We would not exist as a country without countless people who have risked their reputations, their fortunes and their lives to do just that. Your voice is as important as anyone else’s. Use it and don’t allow yourself to be silent or silenced.
Not everyone has to agree with you or your ideas but it’s crucially important to speak your mind anyhow, to propel the conversations, relationships and potential solutions forward.
5. You might learn something
There is always the possibility that I’m wrong or that I’ve offended and that I might be cancelled for it in some way, shape or fashion. There is always a chance I’ve injured some overly-sensitive hothouse flower with my direct words and rebukes. I’m not sorry, not one whit.
It’s better to be wrong and cancelled than to be silenced. You only learn by being wrong, a lot. You learn by making mistakes, a lot of them. You learn by listening to those you respect and those you love. You learn through pain, through hardship and through challenges.
You know when you don’t learn and when your chances to learn come to a screeching halt? When you follow the long line of a silent, silenced and subjugated majority…right off a cliff.
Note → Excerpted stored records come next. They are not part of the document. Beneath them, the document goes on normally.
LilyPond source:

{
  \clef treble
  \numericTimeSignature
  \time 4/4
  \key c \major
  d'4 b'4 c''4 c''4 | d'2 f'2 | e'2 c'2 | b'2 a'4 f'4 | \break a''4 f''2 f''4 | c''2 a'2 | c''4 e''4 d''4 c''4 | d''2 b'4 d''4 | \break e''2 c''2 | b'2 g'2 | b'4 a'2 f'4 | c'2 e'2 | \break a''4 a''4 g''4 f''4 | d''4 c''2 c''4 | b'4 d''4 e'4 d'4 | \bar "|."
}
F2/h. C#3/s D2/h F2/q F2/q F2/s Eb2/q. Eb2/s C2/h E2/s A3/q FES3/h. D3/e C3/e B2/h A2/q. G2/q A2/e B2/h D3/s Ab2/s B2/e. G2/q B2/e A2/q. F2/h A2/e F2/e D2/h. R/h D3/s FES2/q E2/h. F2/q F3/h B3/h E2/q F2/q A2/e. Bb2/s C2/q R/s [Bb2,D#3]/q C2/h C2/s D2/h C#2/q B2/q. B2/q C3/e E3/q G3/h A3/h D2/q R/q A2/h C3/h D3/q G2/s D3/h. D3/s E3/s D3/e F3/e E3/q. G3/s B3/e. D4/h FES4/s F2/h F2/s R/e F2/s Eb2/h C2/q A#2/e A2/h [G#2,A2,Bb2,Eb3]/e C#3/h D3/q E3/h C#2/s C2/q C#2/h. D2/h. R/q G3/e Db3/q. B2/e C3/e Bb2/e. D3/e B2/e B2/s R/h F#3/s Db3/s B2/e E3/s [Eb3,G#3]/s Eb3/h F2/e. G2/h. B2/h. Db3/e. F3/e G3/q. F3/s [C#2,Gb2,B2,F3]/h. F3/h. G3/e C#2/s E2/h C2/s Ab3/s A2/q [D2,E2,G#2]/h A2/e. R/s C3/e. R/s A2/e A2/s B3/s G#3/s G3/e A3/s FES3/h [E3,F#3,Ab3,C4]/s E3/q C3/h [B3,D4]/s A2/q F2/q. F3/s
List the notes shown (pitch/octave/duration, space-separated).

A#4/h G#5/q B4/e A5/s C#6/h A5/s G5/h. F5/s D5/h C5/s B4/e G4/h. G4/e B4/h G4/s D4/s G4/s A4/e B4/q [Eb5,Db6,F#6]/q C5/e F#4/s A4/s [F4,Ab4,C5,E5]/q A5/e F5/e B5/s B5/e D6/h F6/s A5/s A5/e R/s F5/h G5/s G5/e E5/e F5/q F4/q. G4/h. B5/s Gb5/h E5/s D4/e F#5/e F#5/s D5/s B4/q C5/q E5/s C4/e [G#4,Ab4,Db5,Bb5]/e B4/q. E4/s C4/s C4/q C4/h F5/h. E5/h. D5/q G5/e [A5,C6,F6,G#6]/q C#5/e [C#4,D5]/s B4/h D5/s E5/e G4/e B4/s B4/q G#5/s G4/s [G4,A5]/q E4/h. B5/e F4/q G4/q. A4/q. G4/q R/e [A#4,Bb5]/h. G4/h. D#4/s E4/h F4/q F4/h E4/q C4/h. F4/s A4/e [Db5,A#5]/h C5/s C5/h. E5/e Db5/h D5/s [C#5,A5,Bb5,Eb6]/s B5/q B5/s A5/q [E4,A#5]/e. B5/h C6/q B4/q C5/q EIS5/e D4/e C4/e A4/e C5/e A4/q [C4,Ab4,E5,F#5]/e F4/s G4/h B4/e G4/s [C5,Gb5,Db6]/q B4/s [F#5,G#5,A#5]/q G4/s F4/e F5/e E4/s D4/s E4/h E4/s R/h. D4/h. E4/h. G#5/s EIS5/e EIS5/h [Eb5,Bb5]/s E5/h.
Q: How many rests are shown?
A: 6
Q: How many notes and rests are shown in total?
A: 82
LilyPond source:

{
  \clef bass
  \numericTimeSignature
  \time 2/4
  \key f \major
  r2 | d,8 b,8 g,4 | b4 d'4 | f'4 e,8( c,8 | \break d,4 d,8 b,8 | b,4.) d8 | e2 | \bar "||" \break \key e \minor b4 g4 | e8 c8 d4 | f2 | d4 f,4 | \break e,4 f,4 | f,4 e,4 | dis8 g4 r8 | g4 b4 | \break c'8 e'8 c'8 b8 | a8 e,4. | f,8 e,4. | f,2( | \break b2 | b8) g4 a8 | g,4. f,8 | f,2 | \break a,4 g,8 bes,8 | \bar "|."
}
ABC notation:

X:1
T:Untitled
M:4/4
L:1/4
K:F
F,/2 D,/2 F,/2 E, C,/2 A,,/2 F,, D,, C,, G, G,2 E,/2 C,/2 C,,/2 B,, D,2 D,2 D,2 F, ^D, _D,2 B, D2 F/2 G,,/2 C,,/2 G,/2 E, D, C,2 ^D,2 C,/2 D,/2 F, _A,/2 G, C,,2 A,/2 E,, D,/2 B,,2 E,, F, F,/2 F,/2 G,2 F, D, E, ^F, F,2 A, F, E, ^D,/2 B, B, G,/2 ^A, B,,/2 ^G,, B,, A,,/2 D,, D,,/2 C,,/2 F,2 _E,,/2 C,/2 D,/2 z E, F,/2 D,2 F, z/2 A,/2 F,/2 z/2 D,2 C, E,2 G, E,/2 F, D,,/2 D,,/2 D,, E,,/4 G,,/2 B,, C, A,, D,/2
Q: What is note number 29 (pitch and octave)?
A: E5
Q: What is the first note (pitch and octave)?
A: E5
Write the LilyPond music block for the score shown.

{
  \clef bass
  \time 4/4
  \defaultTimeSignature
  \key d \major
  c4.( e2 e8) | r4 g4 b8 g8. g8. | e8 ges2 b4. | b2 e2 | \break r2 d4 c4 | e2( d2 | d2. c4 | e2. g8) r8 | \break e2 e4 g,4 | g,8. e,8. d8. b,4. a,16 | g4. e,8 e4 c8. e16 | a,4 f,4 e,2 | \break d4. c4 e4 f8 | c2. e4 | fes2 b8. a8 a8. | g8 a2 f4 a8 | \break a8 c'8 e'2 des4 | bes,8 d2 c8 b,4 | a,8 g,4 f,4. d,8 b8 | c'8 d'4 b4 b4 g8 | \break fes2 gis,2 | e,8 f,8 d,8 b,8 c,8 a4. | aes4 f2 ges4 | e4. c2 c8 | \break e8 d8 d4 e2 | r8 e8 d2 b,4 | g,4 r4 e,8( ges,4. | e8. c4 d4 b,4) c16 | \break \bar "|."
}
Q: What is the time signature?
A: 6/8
So remember, the next time you find your feelings are getting hurt, to process the idea in your head and not in your heart. Ask yourself whether the difficult information you just received has any worth, and try to determine whether you can actually benefit by learning something new. At the very least, try to remember to support another person‘s right to have an opinion counter to yours. Silencing another person is as distasteful, not to mention dangerous, as you being silenced yourself.